Rotate Array

描述

Rotate an array of n elements to the right by k steps.

For example, with n = 7 and k = 3, the array [1,2,3,4,5,6,7] is rotated to [5,6,7,1,2,3,4].

Note: Try to come up as many solutions as you can, there are at least 3 different ways to solve this problem.

分析

最简单的方法,开一个k长的数组,先把右边k个元素存入这个临时数组,然后把数组中的前n-k右移k位,再把临时数组的k个元素存入到原始数组左边。时间复杂度O(n),空间复杂度O(k)

第二个简单的方法,先实现一个函数,把数组右移一位,调用这个函数k次即可。时间复杂度O(n*k),空间复杂度O(1)

第三个方法,先将数组分为两段,前n-k个为一段,后k个元素作为第二段,将第一段reverse, 第二段 reverse, 然后将整个数组reverse, 这样经过三轮reverse,就完成了循环右移。时间复杂度O(n),空间复杂度O(1)

解法1 三轮reverse

// Rotate Array
// Time Complexity: O(n), Space Complexity: O(1)

══════════════════════════════

任务说明
请照抄上面讲数组循环右移的文段中从“Rotate an array”起到“solve this problem.”止的这一段，一字不改。

原始资料
══════════════════════════════

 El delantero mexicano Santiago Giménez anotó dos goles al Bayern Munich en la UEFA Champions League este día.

══════════════════════════════

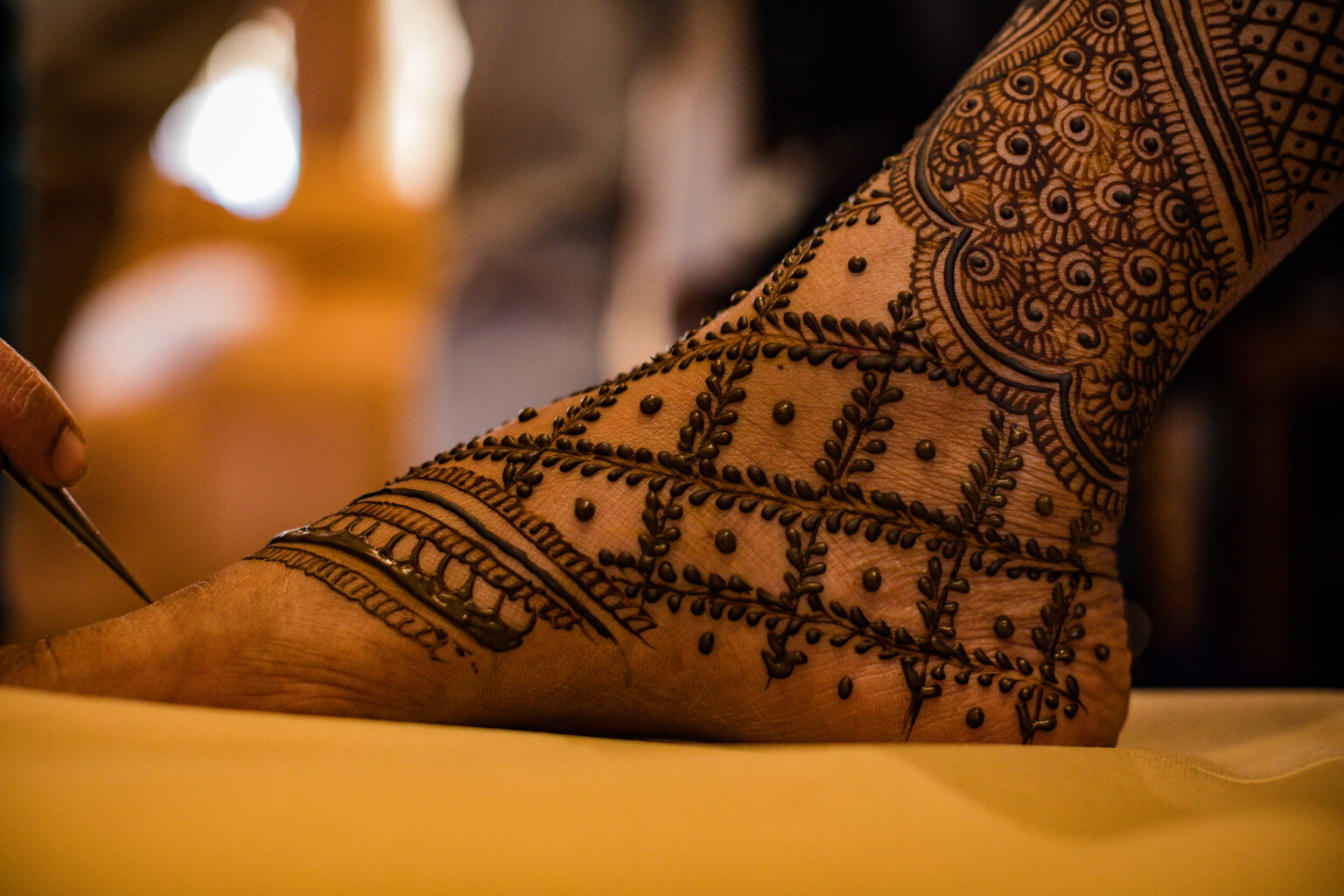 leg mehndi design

══════════════════════════════

作答区
Rotate an array of n elements to the right by k steps.

For example, with n = 7 and k = 3, the array [1,2,3,4,5,6,7] is rotated to [5,6,7,1,2,3,4].

Note: Try to come up as many solutions as you can, there are at least 3 different ways to solve this problem.